Ifrah Ismail (13), Somali student, is one of the students who benefitted from the solar mini grids implemented in two schools at Kobe refugee settlement in Ethiopia. The solar mini-grids have enabled the setting up of two fans in each classroom for ventilation, circulating air and cooling the temperature, improving the education environment in an area that experiences extreme weather conditions.
The first refugees from Somalia arrived in the Dollo Ado and Bokolmayo districts in Ethiopia’s southeastern Somali region in 2009. Today, around 341,500 refugees and host community members reside across the five refugee settlements in the area namely Buramino, Kobe, Melkadida, Hilaweyn and Bokolmayo. While the settlements are transforming into urban centers as the population increases, the living conditions are still challenging.
The area is characterized by high temperatures and is increasingly experiencing longer and more severe droughts. Access to basic services like energy, food, water, shelter, and health is limited. The drought, rising commodity prices, and conflict significantly impact people’s lives and livelihoods. The situation also puts school-aged children at risk of not completing their education, engaging in the informal labour market or early marriage.
“Education is the light, and ignorance is the darkness. We hope new light will keep coming. Because with education, we can survive”, Ifrah Ismail.
Ifrah Ismail goes to Kobe Primary School 1 in Kobe refugee settlement. It is one of the 21 primary schools across the five growing refugee settlements in the region. The area is hot, dry and remote – with temperatures that average 45 degrees Celsius and parched land from a drought that has affected this area for three years. The rains that the area has received recently have done little to compensate for the failed rains.
There is no connection with the national electricity grid that is over 350 kilometers away. Most school buildings are dilapidated under the extreme hot and dry weather conditions.
Drought results in income loss and food insecurity, which in turn puts children at specific protection risks such as forced marriage or child labour. This negatively affects school enrolment, which has dropped from 40% to 33% amongst refugee children.
But the scorching sun can also create possibilities. The high average of sunlight has major potential to generate solar energy to address urgent electricity needs including in schools. In this sense, two primary schools in Kobe have been provided with solar mini grids enabling the installation of cooling fans in classrooms as well as school equipment to help teachers and instructors conduct their classes. In addition, four electric kitchens (two per school) have been installed to help provide school lunches for the students.

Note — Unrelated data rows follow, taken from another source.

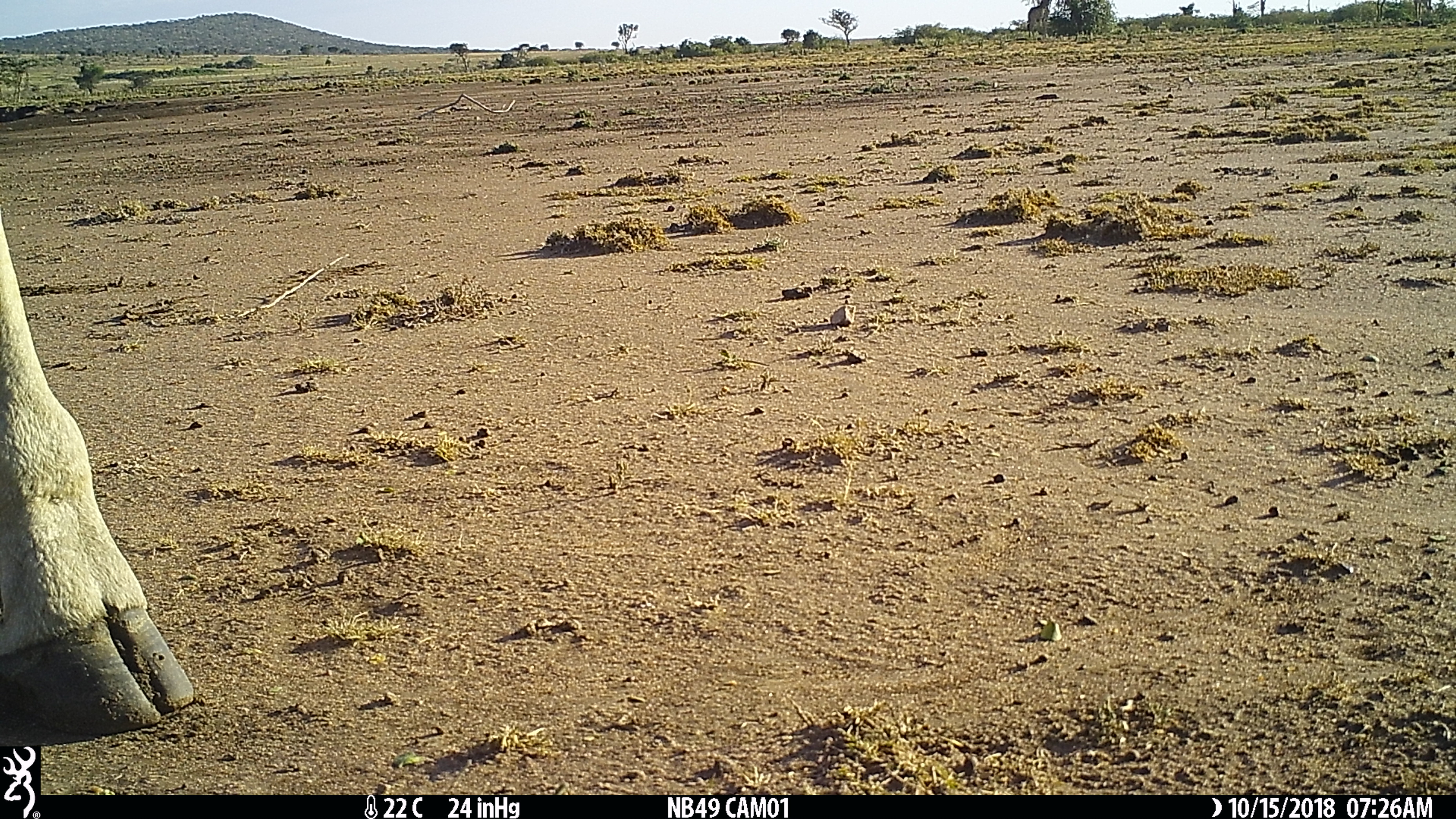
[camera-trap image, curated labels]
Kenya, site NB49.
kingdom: Animalia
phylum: Chordata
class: Mammalia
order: Artiodactyla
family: Giraffidae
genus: Giraffa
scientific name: Giraffa camelopardalis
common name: northern giraffe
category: giraffe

“Since the ventilation came around three months ago, you can feel the difference. It is a bit cooler and more comfortable in the classrooms and you can see the children smiling and paying more attention to what the teachers are saying,” says Issack Imam Issaele, Director of Kobe Primary School 1. “It makes me happy that the ventilation is helping them concentrate and learn”.
Ifrah is passionate when she talks about her education. “I like going to school. We are lucky that out of all the schools here, our school has ventilation now. And I am grateful for the teachers that are here to come and teach us every day. Every day after school, I teach them [her youngest siblings] everything I learned.”
The project has been funded by the European Union, through the Spanish Agency for International Development Cooperation (AECID), in the framework of the Alianza Shire project. It has been implemented by UNHCR, working in partnership with Save the Environment Ethiopia (SEE) and the state-owned Refugee and Returnee Services (RRS).